I read Morgan Housel’s “The Psychology of Money” towards the end of last year. I found it an insightful book that took a more personal and nuanced look at money and building wealth. It is not a “how to get rich quick book.”
Its core advice is to take advantage of compounding and take a reasonable approach to risk — hardly rocket science. However, it explores some of the more common pitfalls and anti-patterns when people think of money.
While I would strongly recommend everyone to read the book — it is fantastic, here is a quick summary of my notes from reading (and enjoying) the book. I hope you find it helpful!
A more personal view of money
People think of money as an abstract. We think about and are taught about money like we are taught physics. We assume that money is governed by rules and laws. Yet, psychology, with its study of emotions and nuance, may offer a better way to think about money.
Most people make financial decisions by taking the information that they have access to and plugging it into their mental model of how the world works. But these mental models are driven profoundly by personal experience.
Mr. Housel’s book takes a personal and intimate approach to understand how money works and illuminates some of the difficulties we face when making money decisions.
How to get rich and stay rich
Compound growth is the key to growing wealth. There is plenty of material available that describes viable strategies for becoming wealthy. However, Mr. Housel states that there is only one way to stay wealthy — “some combination of frugality and paranoia.”
If one can stick around for a long time without wiping out or being forced to give up, the power of compounding comes into play and helps generate wealth.
The key to a successful investment strategy is to not risk what you have and need for what you don’t have and don’t need.
The importance of sensible optimism
Successful investors take an optimistic view that, in the long run, the odds are in their favor, and over time things will balance out to a good outcome even if what happens in between is filled with misery.

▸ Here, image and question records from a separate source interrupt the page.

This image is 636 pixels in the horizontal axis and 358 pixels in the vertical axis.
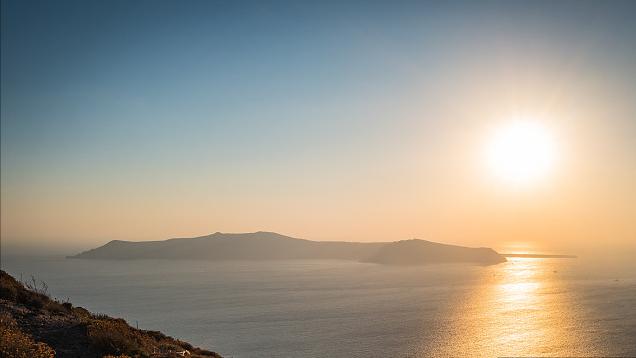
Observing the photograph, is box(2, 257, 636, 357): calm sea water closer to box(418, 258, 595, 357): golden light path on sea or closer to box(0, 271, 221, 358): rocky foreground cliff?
box(418, 258, 595, 357): golden light path on sea

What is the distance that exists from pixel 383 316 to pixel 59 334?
6049 cm

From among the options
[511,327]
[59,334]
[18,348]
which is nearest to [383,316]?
[511,327]

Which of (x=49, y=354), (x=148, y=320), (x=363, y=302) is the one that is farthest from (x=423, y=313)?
(x=49, y=354)

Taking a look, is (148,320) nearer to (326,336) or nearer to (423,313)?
(326,336)

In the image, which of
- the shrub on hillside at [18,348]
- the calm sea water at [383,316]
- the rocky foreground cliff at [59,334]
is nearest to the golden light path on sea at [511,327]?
the calm sea water at [383,316]

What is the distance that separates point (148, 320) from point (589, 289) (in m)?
105

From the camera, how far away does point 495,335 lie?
179ft

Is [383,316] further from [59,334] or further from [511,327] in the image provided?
[59,334]

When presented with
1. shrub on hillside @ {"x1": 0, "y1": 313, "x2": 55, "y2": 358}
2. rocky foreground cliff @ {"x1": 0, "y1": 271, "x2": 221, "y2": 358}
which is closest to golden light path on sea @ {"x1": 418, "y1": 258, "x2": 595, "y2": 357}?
rocky foreground cliff @ {"x1": 0, "y1": 271, "x2": 221, "y2": 358}

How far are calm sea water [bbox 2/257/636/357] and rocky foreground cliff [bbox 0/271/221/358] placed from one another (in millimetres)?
25324

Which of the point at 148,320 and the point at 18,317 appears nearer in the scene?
the point at 18,317

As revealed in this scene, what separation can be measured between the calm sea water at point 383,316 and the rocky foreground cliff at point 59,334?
2532 cm

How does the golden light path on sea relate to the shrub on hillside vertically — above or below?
below

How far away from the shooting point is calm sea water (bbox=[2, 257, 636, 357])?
48000 mm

But the optimism must be balanced with a healthy dose of paranoia. This means accepting nuance and understanding that the key to exploiting long-term optimism is survival.
It is critical not to get swept up in short-term momentum or get giddy about short-term gains or losses. The most effective long-term strategy is to not get overly influenced by short-term events.
Understanding wealth
When most people think about becoming a millionaire, they think of the ability to spend a million dollars. However, the true meaning of wealth is the ability to deploy money towards living a life that lets you do what you want, when you want, with who you want, where you want, for as long as you want. So, true wealth is financial assets that haven’t yet been converted into consumption.

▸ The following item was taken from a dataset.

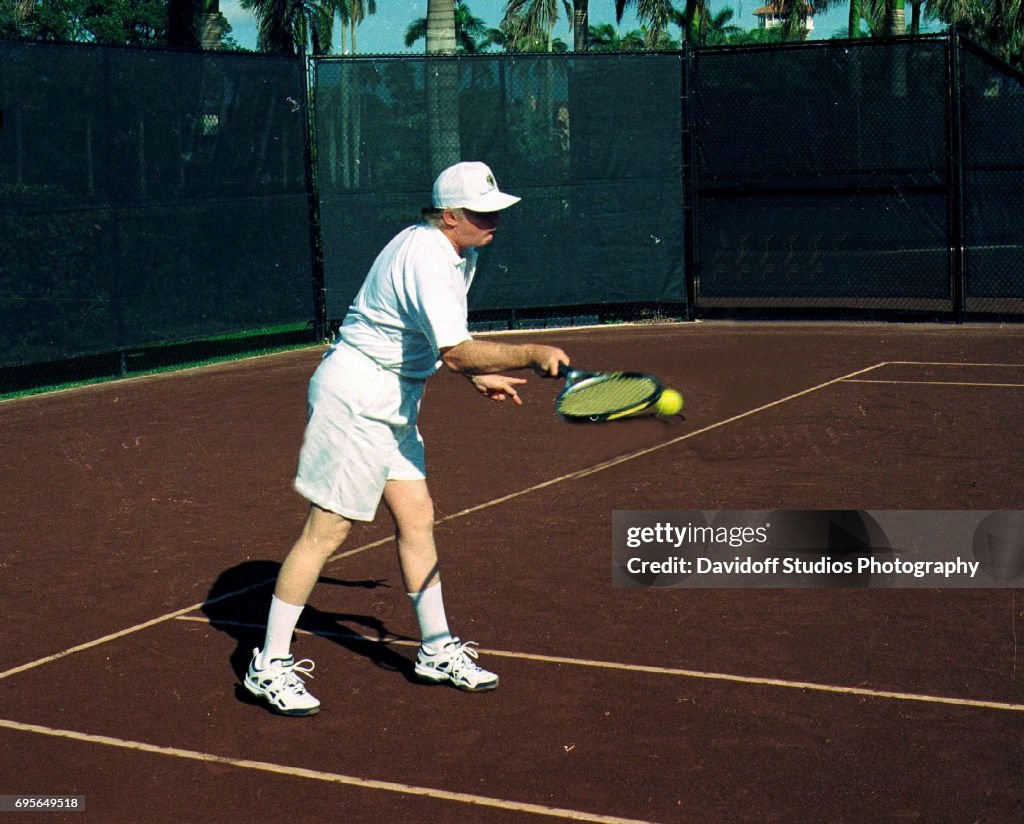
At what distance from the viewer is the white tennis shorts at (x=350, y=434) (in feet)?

The ability to save is also critical to building wealth. Savings are a hedge against life’s inevitable ability to surprise the hell out of you at the worst possible moment. The most potent way of increasing savings is not to raise your income but to raise your humility.

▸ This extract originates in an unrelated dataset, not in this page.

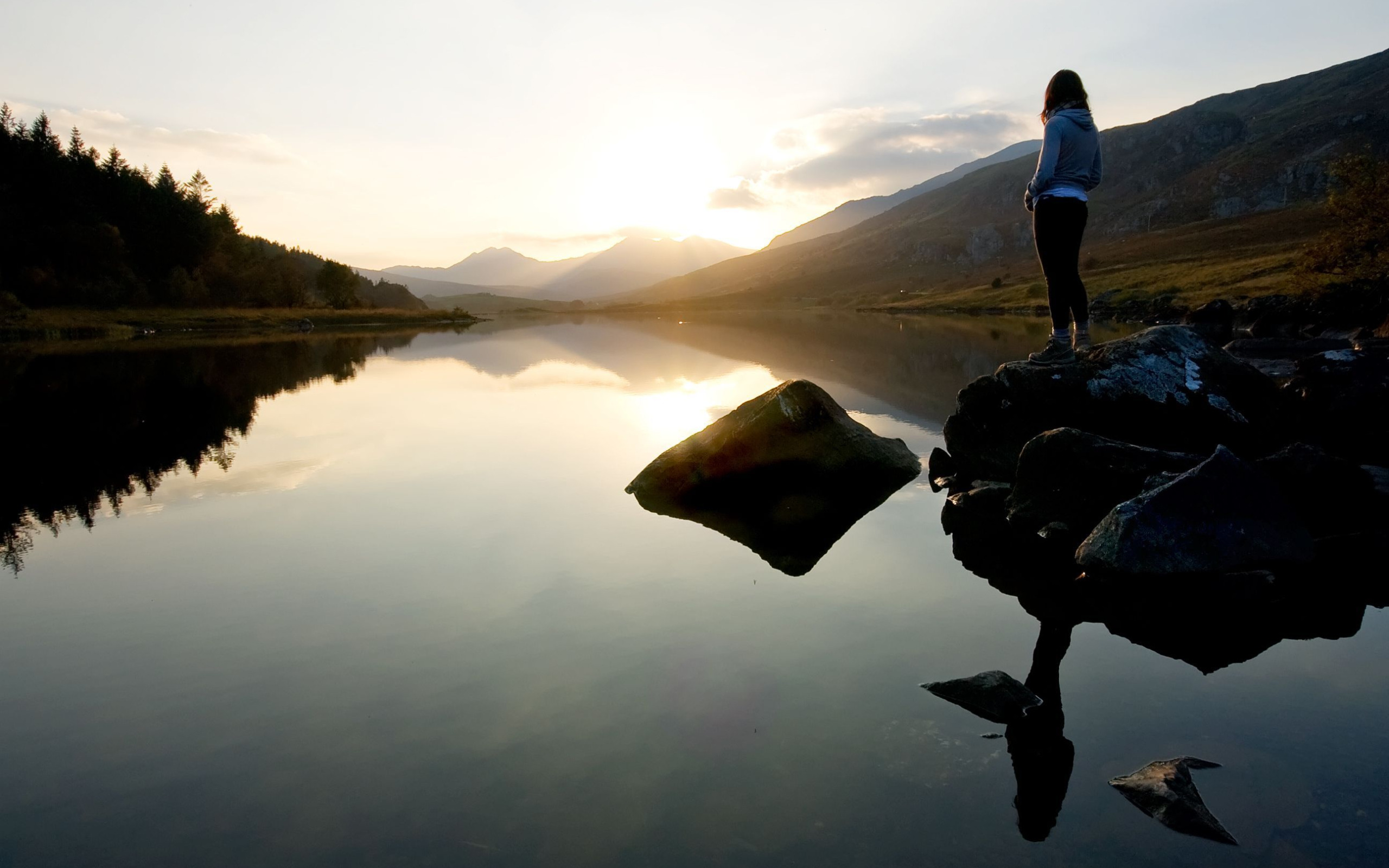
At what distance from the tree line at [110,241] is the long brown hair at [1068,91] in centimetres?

Making reasonable financial decisions
Financial decisions making is thought of as making coldly rational decisions in the light of available information and knowledge of the past. However, history is primarily the study of unanticipated events.
Therefore, relying on history as an unassailable guide to the future is risky. It is important to consider the past but to look at it in terms of generalities.
So, one must not be overly influenced by history and take a reasonable and pragmatic approach when making financial decisions. Having savings gives a buffer to absorb short-term volatility. Having a realistic and flexible approach to financial decisions makes it likely to stick with your investment strategy in the long run.
The role of skill and of luck
Money constantly changes returns. If an asset has momentum, a group of short-term traders will assume it will keep moving up. We have seen this play out in recent times with the GameStop saga.
It is not an unreasonable strategy for the short term. Executing such short term strategy doesn’t really require much skill but does need some luck in timing the strategy just right. Plenty of traders both lost and made huge amounts of money trying to time their GameStop trade. It was all about momentum.
The mistake we are susceptible to is focusing solely on what we want to do and have the ability to do. We ignore the plans and skills of others whose decisions might affect our outcomes. We also focus too much on the causal role of skill and neglect the role of luck. This makes us overly confident in our beliefs.